HPC

Usage on High-Performance Computing (HCP) setups¶

The Donders provides access to a high-performance computing (HPC) cluster. High-performance computing (HPC) clusters are systems composed of interconnected computers (nodes) working together to solve complex computational problems. They enable parallel processing, allowing large-scale simulations, data analysis, and scientific research tasks to be completed more efficiently. Each node typically consists of multiple processors (CPUs/GPUs), memory, and storage.

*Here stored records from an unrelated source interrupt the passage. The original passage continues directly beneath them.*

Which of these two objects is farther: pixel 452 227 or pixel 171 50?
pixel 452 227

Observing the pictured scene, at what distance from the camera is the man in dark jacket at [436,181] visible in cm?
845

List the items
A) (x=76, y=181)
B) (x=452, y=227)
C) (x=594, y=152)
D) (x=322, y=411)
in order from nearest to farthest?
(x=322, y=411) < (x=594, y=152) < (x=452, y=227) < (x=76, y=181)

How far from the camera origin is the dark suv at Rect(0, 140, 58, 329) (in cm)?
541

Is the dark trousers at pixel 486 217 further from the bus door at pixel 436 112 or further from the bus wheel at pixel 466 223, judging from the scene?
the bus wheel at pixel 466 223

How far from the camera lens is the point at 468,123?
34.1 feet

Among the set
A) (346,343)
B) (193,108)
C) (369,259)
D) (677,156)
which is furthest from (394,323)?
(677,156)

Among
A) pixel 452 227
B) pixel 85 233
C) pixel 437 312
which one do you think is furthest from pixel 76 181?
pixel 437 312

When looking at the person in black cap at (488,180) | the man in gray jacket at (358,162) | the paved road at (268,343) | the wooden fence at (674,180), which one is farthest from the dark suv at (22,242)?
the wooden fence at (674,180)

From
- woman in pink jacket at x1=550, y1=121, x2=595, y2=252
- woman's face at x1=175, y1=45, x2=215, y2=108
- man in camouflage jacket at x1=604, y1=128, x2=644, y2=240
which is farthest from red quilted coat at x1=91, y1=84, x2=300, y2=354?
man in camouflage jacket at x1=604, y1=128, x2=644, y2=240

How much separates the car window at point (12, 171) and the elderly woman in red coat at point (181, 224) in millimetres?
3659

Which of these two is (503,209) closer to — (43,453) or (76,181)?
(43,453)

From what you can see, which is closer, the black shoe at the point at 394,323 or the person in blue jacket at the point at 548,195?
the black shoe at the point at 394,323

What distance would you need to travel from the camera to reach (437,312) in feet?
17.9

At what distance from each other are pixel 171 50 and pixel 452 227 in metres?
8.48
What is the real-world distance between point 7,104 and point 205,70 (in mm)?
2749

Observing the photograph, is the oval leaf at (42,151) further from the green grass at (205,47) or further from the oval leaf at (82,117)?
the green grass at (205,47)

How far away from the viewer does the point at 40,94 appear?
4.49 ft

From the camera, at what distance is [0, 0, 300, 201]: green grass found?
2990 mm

PRESTUS is designed for HPC deployment: the most efficient way to run simulations is to start multiple simulations (e..g, for different individuals, target locations, or parameter setups) via parallel jobs. PBS (Portable Batch System) and SLURM ((Simple Linux Utility for Resource Management)) are tools that manage job scheduling, resource allocation, and execution in HPC systems. Both tools ensure efficient usage of cluster resources by managing multiple users and workloads. The Donders manages both PBS (historically) and SLURM (more recent) schedulers. To see current ressource usage, see https://grafana.dccn.nl/ (intranet required).

The following sections describe workflows at the Donders to start (interactive) jobs.

For more extensive documentation, see the HPC wiki (intranet required).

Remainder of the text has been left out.